Carnet de route
Refuge Lizara 22 au 25 janvier 2026.
Le 23/01/2026 par Naudeau Michael
Par Francois G
Trump a dit que le réchauffement climatique, c'était de la foutaise : force est de constater que le bougre a raison : dans les Pyrénées en cette fin janvier, il fait froid et il neige beaucoup ; la route pour monter au refuge de Lizara est tellement enneigée qu'il a fallu un 4X4 bien équipé pour tracter le deuxième véhicule de notre petit groupe !
Il faut dire que nous n'avons pas été assez patients pour attendre le passage du chasse-neige, (il y a parfois des urgences...). Mais cette impatience nous a permis de réussir une jolie rando dans l'après-midi. Vraiment beaucoup de neige, même à 1500 m dans ce versant Sud et les éclairages d'une fin d'après-midi, où le soleil réussit quelques belles percées à travers les nuages, sont somptueux. La neige est excellente, poudreuse et froide, ce moment suspendu juste avant le coucher du soleil fera vraisemblablement partie des grands moments de cette saison de ski.

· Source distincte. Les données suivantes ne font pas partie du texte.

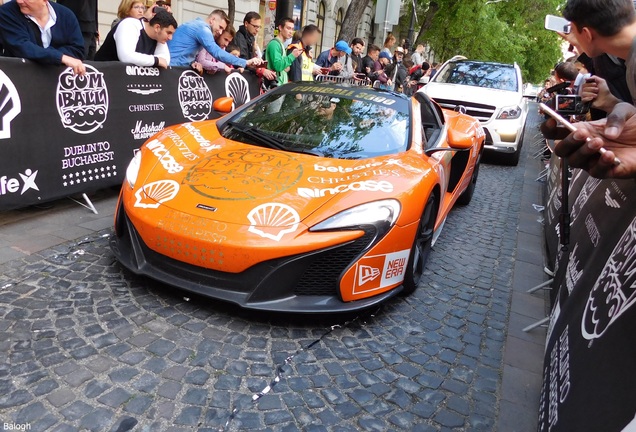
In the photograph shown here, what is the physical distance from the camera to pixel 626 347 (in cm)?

Nous arrivons au refuge un peu avant la nuit : excellent accueil de la gardienne dans ce refuge de 60 places où nous ne sommes que 6, grand luxe bien appréciable qui nous permet entre autre d'étaler en toute tranquillité toutes nos affaires sur les fils à linge de la mezzanine... Merci aux pinces à linge d’Henri !
Cependant, la "météo des jours qui viennent" (petit clin d’œil à Jorges Garcia-Dihinx, unanimement regretté ...) n'est pas engageante : il va encore beaucoup neiger !

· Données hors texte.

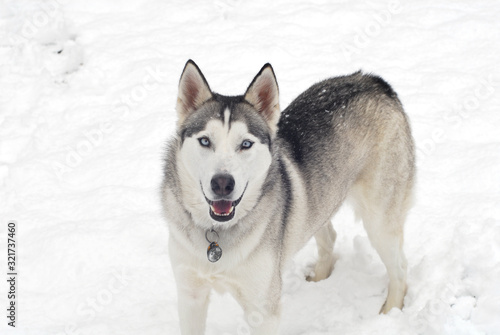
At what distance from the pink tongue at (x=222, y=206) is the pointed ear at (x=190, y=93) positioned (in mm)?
686

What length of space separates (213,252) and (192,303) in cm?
52

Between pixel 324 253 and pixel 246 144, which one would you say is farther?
pixel 324 253

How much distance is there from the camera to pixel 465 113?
6270 millimetres

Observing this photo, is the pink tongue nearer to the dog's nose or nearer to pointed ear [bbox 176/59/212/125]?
the dog's nose

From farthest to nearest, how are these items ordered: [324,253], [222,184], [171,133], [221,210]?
[171,133]
[324,253]
[221,210]
[222,184]

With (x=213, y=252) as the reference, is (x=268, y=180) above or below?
above

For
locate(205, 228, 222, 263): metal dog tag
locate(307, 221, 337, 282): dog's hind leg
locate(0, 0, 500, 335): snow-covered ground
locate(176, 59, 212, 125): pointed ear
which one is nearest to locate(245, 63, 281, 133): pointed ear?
locate(176, 59, 212, 125): pointed ear

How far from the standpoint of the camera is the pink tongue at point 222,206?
9.60 ft

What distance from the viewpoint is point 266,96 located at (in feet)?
10.9

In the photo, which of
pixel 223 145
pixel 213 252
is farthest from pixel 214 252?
pixel 223 145

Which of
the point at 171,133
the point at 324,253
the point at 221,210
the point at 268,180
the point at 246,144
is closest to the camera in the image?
the point at 221,210

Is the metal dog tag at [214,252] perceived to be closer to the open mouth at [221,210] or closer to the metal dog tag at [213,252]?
the metal dog tag at [213,252]

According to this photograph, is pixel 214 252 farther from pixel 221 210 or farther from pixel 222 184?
pixel 222 184

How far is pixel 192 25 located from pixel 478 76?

On remet la question du choix de la course du lendemain..., au lendemain.
Effectivement, il est tombé plus de 30 cm supplémentaires dans la nuit et il neige encore un peu : la bonne solution pour faire du ski par risque 4 est de descendre sur la route du refuge (à ski) jusque vers 1200 m afin de gagner un versant boisé pour skier en forêt. Notre objectif n'est plus le Visaurin (nous l'avons compris depuis longtemps) mais une modeste bosse aux flancs boisés qui culmine à peine à 2000 m. Mais cette taupinière nous a réservé du très bon ski ; tellement bon que nous sommes remontés dans nos traces (voire notre tranchée vues les quantités de neige fraîche...), afin de profiter un peu plus de cette belle poudreuse : 1400 m de poudre, ça ne se refuse pas ! Cerise sur le gâteau : malgré un début peu engageant, une visibilité réduite et de fortes rafales de vent, du soleil pas vraiment prévu mais très apprécié.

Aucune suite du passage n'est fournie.